- [Document segment]:

** Begin **

Can a local-first DuckDB pipeline handle large corporate datasets?

Absolutely. DuckDB is a highly optimized, columnar analytical engine. It handles datasets up to 100GB (hundreds of millions of transaction rows) directly on standard developer laptops and lightweight virtual private servers (VPS) in seconds.

How do we handle real-time streaming data with this batch architecture?

Real-time queries often run into API rate limits and slow down performance. If you need near-instant updates, use Webhook triggers to save incoming events directly to your local file storage (your Bronze layer), and schedule your dbt transformation models to process these new files in small, frequent intervals.

Does using Evidence.dev mean my raw database details are visible on the web?

No. Evidence pre-renders your pages into static HTML and Javascript. Your SQL queries run during the build stage on your secure servers. The only thing sent to the browser is the compiled static files, keeping your credentials, databases, and structural assets fully isolated from public access.

Ditch the SaaS Dashboard: Architect Your Own Custom Command Center

There is a quiet, expensive lie at the heart of the modern tech stack: to understand your own business, you must pay someone else to hold your data. Founders, creators, and engineers routinely lock themselves into pre-built SaaS analytics platforms, paying heavy premiums to view basic charts of their own transactional activities.

When you outgrow default dashboards, the standard recommendation is to purchase a complex, enterprise-grade cloud data warehouse. For a 100-person startup with five core SaaS connectors, hosting a stack centered on Snowflake, BigQuery, Fivetran, dbt Cloud, and Looker easily baselines between $2,000 and $7,400+ per month ($24,000 to $88,000+ annually) in licensing alone, according to Definite.app's infrastructure analysis. That is a significant capital drain before you even pay a single platform engineer’s salary.

This tutorial shows you how to break free of this tax. We will build a private, ultra-fast, local-first analytical database and custom command center using lightweight open-source software and Git-driven BI. By the end of this guide, you will have a production-grade, self-updating data hub running on serverless infrastructure for pennies.

** End **

- [Data listing]:
** Begin **

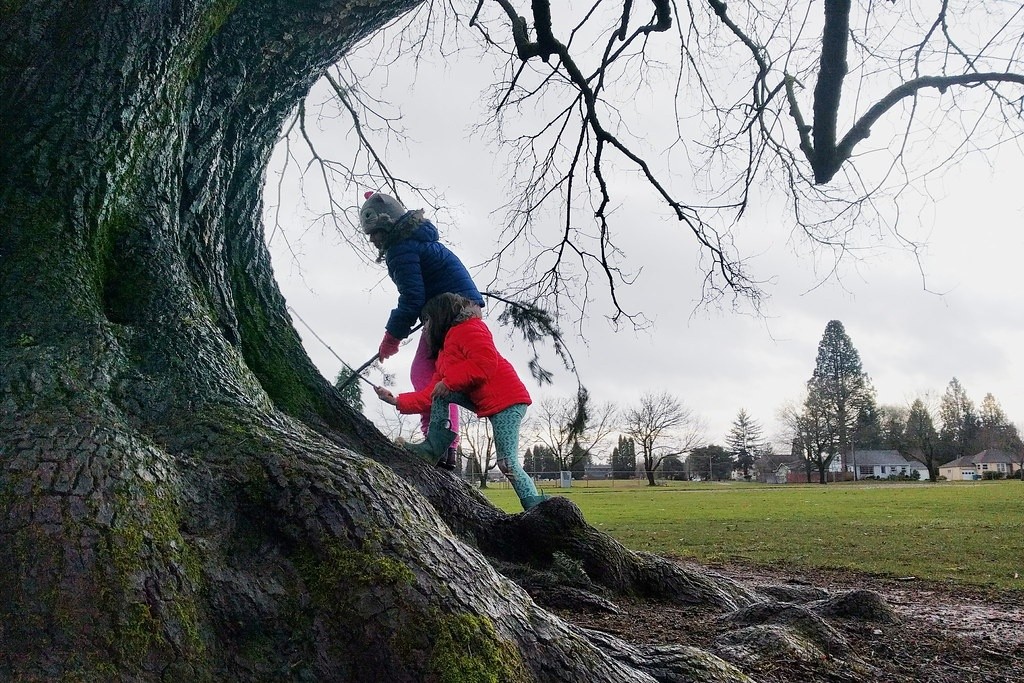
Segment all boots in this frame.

** End **
** Begin **

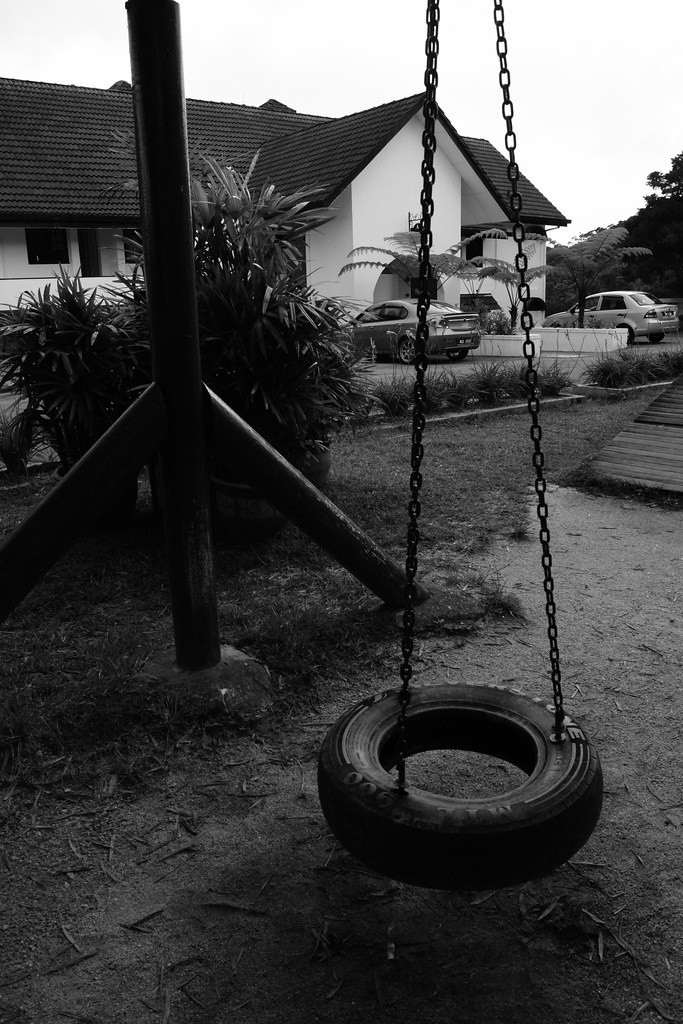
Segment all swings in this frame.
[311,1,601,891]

** End **

- [Given exercise]:
Rewrite the passage on local-first analytics between "How do we handle" and "from public access.", inclusive, replacing "Bronze" with "Silver".

- [Task response]:
How do we handle real-time streaming data with this batch architecture?

Real-time queries often run into API rate limits and slow down performance. If you need near-instant updates, use Webhook triggers to save incoming events directly to your local file storage (your Silver layer), and schedule your dbt transformation models to process these new files in small, frequent intervals.

Does using Evidence.dev mean my raw database details are visible on the web?

No. Evidence pre-renders your pages into static HTML and Javascript. Your SQL queries run during the build stage on your secure servers. The only thing sent to the browser is the compiled static files, keeping your credentials, databases, and structural assets fully isolated from public access.